One day while doing some shopping I received a text:

Kevin (San Jose)

Hi Betsy, I had a really great time with you the other day. I wasn’t sure if you really wanted to see me again or were just being nice, but I hope I can see you again soon.

“Shit”, I paused, “Who’s Kevin?”

I then recognized that the serial dating possibly needed to slow down.

I definitely didn’t want to hurt anyone, but there is a lot of heartbreak in dating. Unless you meet “the one”, inevitably someone gets hurt. 

Instead of criticizing men for what they did or didn’t have, I knew I had to work on myself. I needed to release the need for a partner, find a true sense of self-confidence, and, let’s face it, I had to mourn my late-husband because the pain was still fresh.

None of this was easy. I don’t wish to create the impression that I just became this unleashed cougar stalking men and having irresponsible sex. It wasn’t like that. It was a time of self-discovery. A time to explore anything that made me feel better.
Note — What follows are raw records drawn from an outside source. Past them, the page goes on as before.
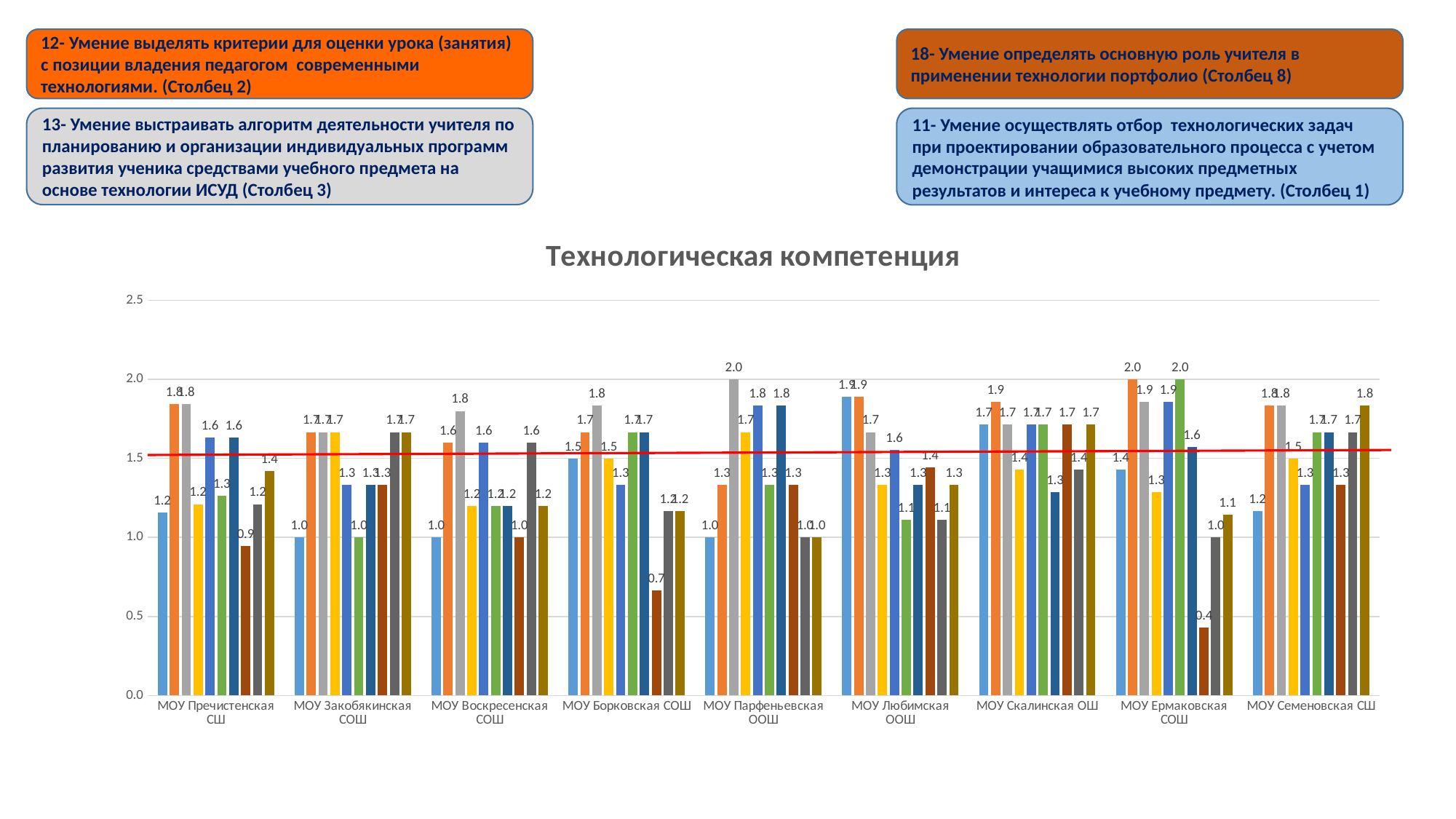
What is the highest value shown on the vertical axis of the chart? 2.5 What is the title of the chart? Технологическая компетенция Is the value of the first (light blue) bar for МОУ Парфеньевская ООШ greater or less than 1.5? less Which school has the bar with the lowest value on the chart? МОУ Ермаковская СОШ What is the value of the second (orange) bar for МОУ Ермаковская СОШ? 2.0 What is the difference between the first (light blue) bar for МОУ Любимская ООШ and the first (light blue) bar for МОУ Закобякинская СОШ? 0.9 How many schools (categories) are shown on the x axis of the chart? 9 What kind of chart is shown on the slide? bar chart What is the value of the first (light blue) bar for МОУ Любимская ООШ? 1.9 Which is larger: the first (light blue) bar for МОУ Скалинская ОШ or the first (light blue) bar for МОУ Семеновская СШ? МОУ Скалинская ОШ What is the lowest value labelled anywhere on the chart? 0.4 What is the value of the first (light blue) bar for МОУ Борковская СОШ? 1.5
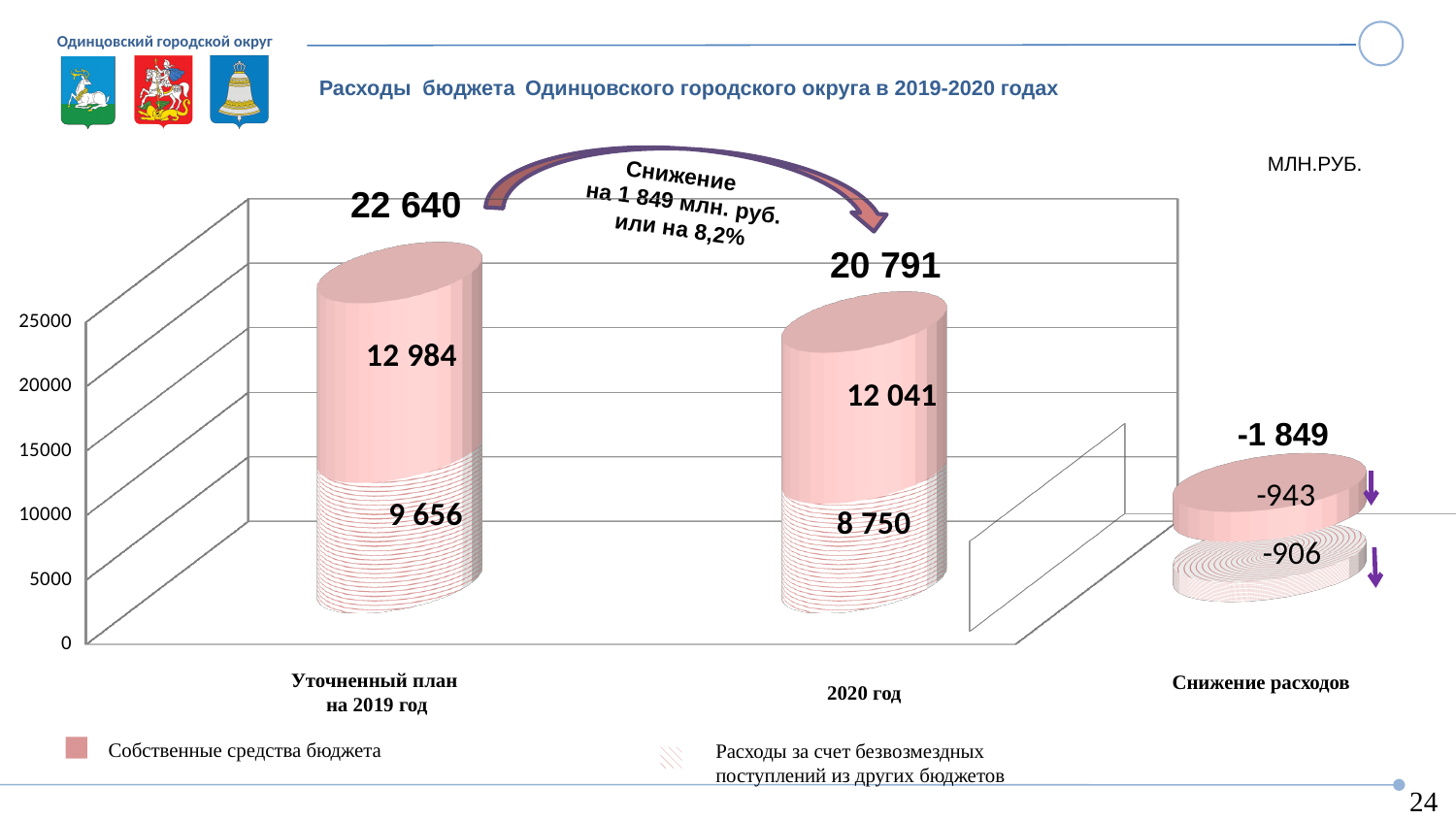
What is the total value shown for '2020 год'? 20 791 What is the difference between the 'Собственные средства бюджета' values for 2019 and 2020? 943 What is the total value shown for 'Снижение расходов'? -1 849 What is the value of 'Собственные средства бюджета' for '2020 год'? 12 041 Which is larger: 'Собственные средства бюджета' in 2019 or in 2020? 2019 How many series does the legend list? 2 What is the total value shown for 'Уточненный план на 2019 год'? 22 640 What is the value of 'Расходы за счет безвозмездных поступлений из других бюджетов' for 'Уточненный план на 2019 год'? 9 656 What is the value of 'Собственные средства бюджета' for 'Уточненный план на 2019 год'? 12 984 What is the value of 'Расходы за счет безвозмездных поступлений из других бюджетов' for '2020 год'? 8 750 Is the total for '2020 год' greater or less than 20000? greater What is the title of the chart? Расходы бюджета Одинцовского городского округа в 2019-2020 годах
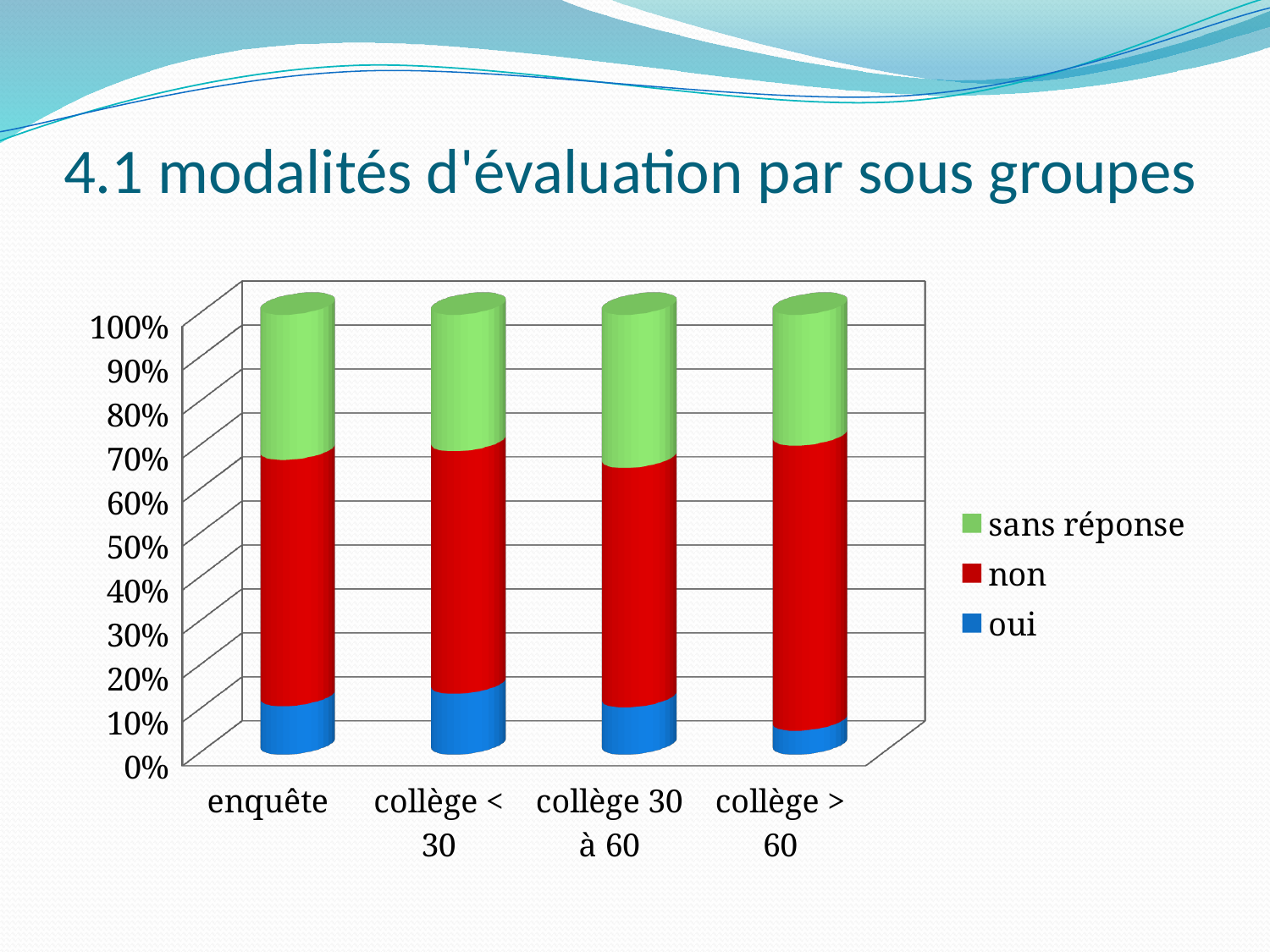
What kind of chart is shown on the slide? bar chart How many categories are shown on the x axis of the chart? 4 Is the 'oui' value for collège > 60 greater or less than 10%? less Which series is shown in blue in the chart? oui Which is larger: the 'oui' segment for collège < 30 or for collège > 60? collège < 30 What is the title of the chart on the slide? 4.1 modalités d'évaluation par sous groupes How many series does the chart legend list? 3 Which category has the largest 'oui' segment? collège < 30 What is the total height of the stacked bar for enquête? 100% Which category has the smallest 'sans réponse' segment? collège > 60 Is the 'oui' value for collège < 30 greater or less than 10%? greater Which category has the smallest 'oui' segment? collège > 60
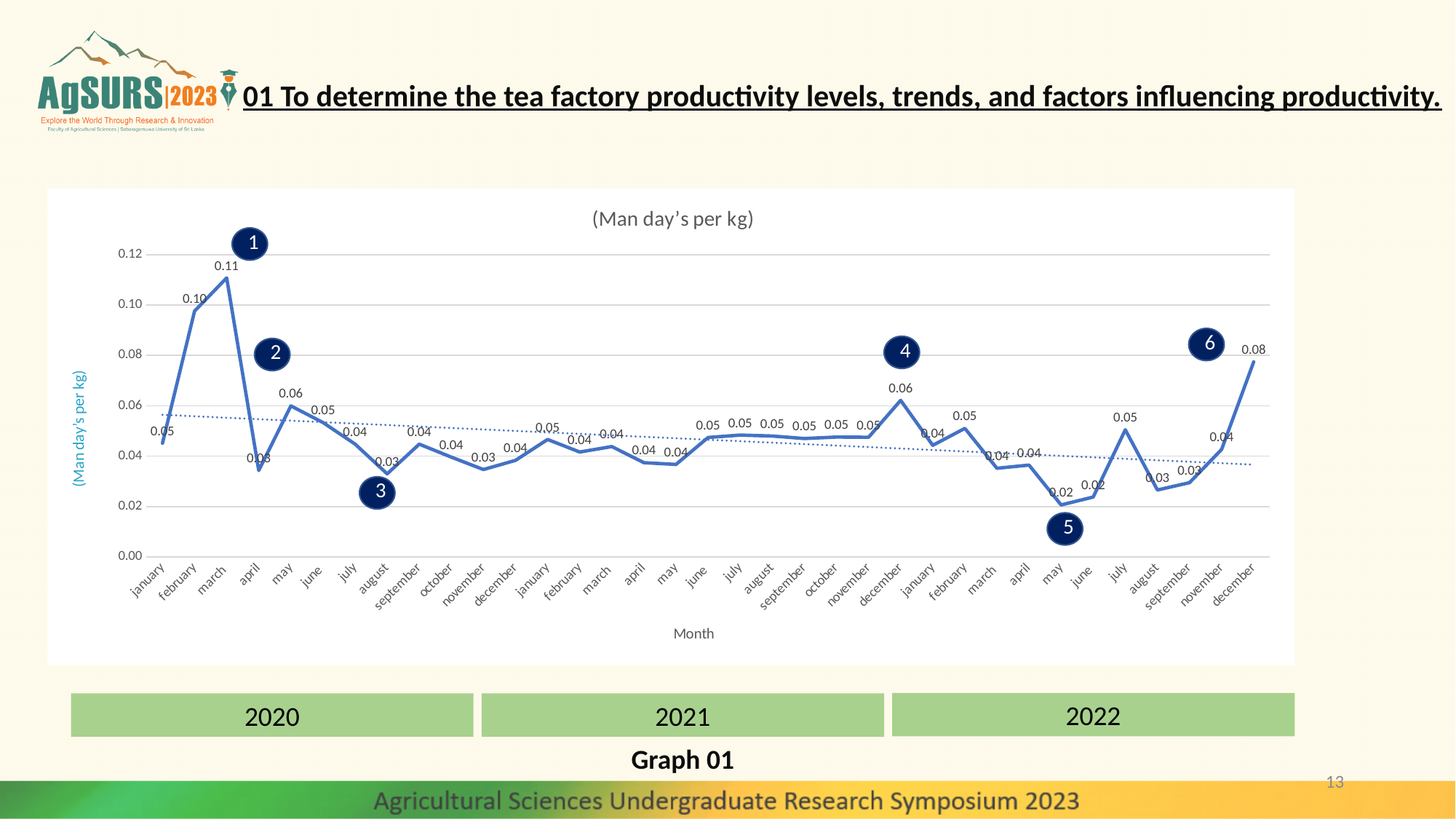
What is the title of the x axis? Month Which month has the highest value on the chart? March 2020 Which is larger, the value for March 2020 or the value for December 2022? March 2020 What is the difference between the values for December 2022 and December 2021? 0.02 What is the difference between the values for March 2020 and February 2020? 0.01 How many monthly data points are plotted on the chart? 35 What is the value for December 2022? 0.08 What kind of chart is shown on the slide? line chart What is the value for March 2020? 0.11 What is the value for December 2021? 0.06 What is the lowest value plotted on the chart? 0.02 Does the dotted trend line rise or fall from left to right? fall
I quickly lost interest in dating and knew what I really wanted was a partner. I was good at relationships. I knew I would find him and I knew by the laws of the Universe that if I maintained a high vibration and focused on what I wanted, the next great love would be just as good or better then my previous one.

Many people told me not to date and to enjoy my time alone and I can respect that suggestion, but although some people love unattachment and independence other people thrive in a relationship. It’s an individual choice and as some may label it co-dependency, I disagree as I didn’t feel I needed to morph myself into a relationship. I just enjoyed the company.

In my quest to find a solid partner, I decided to list all of my pronounced positive qualities and release it out into the Universe. It would be a vibrational bulletin post.

After creating my list I visualized what it would feel like to have him in my life. I sensed a  perfect fit. I knew he was out there. I just hoped he would recognize me.